Haven't used a Level 5, but you can try the search box in the upper right hand corner to find comments about them. One thread that came up: http://www.drywalltalk.com/f7/goldblatt-level5-5260/


----------



## cazna (Mar 28, 2010)

They are fine, Go good, No probs.


----------



## Level5 (Apr 30, 2013)

JustMe said:


> Haven't used a Level 5, but you can try the search box in the upper right hand corner to find comments about them. One thread that came up: http://www.drywalltalk.com/f7/goldblatt-level5-5260/


Thanks! We've come a loonnnngggg way since the old Goldblatt days  Give us a try and save some big $$ Offer a great 5 year warranty and have superior and fast service. Thank You Much!!!!


----------



## GreatLakesTools (Feb 27, 2015)

If you decide that you don't want to go that route, I do some nice Tapetech rebuilds for around the same price. Very nice rebuilds. New tube, stainless sideplates, cable drum drive chain, nyliners, wheel plates, all assembled with much care and precision. Leak checked prior to shipment.


----------



## cazna (Mar 28, 2010)

Level 5 and TT bazookas are the same if anyone was wondering.


----------



## gotmud (Mar 21, 2011)

cazna said:


> Level 5 and TT bazookas are the same if anyone was wondering.


Say what?


----------



## cazna (Mar 28, 2010)

gotmud said:


> Say what?


 They are just a copy of each other, Interchangable parts etc but the lastest TT might have some new features but for a long time, Same tapers.


----------



## gotmud (Mar 21, 2011)

cazna said:


> They are just a copy of each other, Interchangable parts etc but the lastest TT might have some new features but for a long time, Same tapers.

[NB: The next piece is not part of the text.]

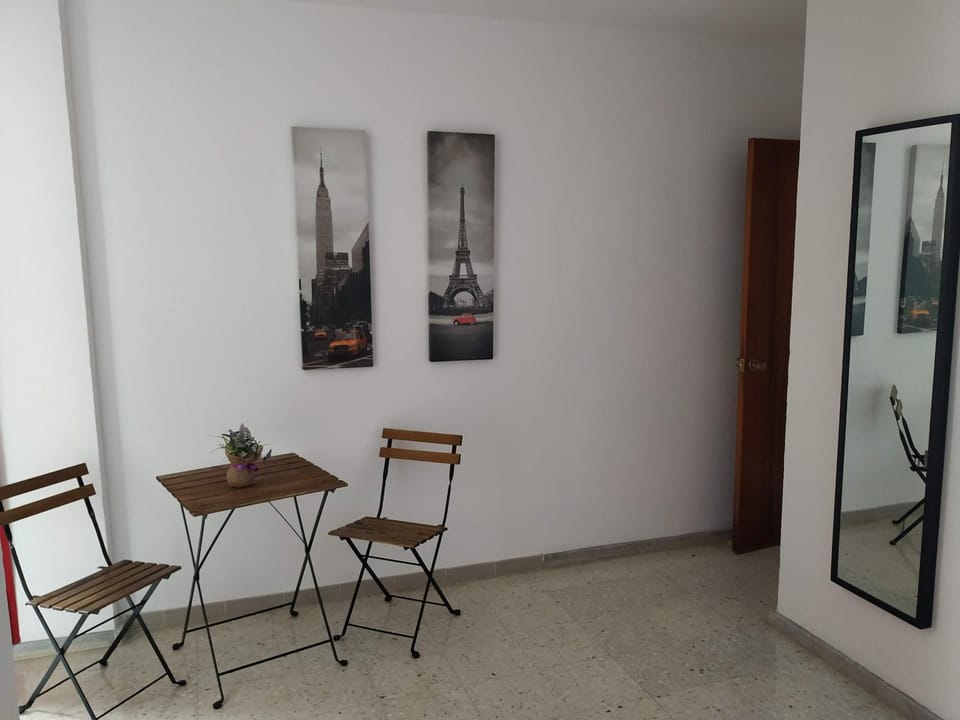 Piso JMAM Centro Apartment in Puerto del Rosario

That's interesting I would have never guessed that. If a guy was going to purchase a taper the Level 5 would be the obvious choice compared to TT based on price then. And their 5 year warranty.


----------



## Bazooka-Joe (Dec 31, 2010)

Level5 said:


> Thanks! We've come a loonnnngggg way since the old Goldblatt days  Give us a try and save some big $$ Offer a great 5 year warranty and have superior and fast service. Thank You Much!!!!


so do you have to Register for a warranty like tape-tech at least I heard Tape Tech requires Reg


----------



## Iowadrywall (Jan 3, 2015)

thanks for the input guys! as far as the tapetech you have to register for the warranty and they give you points for every product registered to use towards free stuff, but when you try to send them an email of the product invoice it doesnt go through???


----------



## Level5 (Apr 30, 2013)

*Level 5 Warranty*

We offer a 5-year warranty on materials and workmanship. You do need to send in a card but we always error on the side of taking care of the customer . We don't do any points systems, etc., just offer an every day low price and do all we can to take care of the finisher!!! Thank you!


----------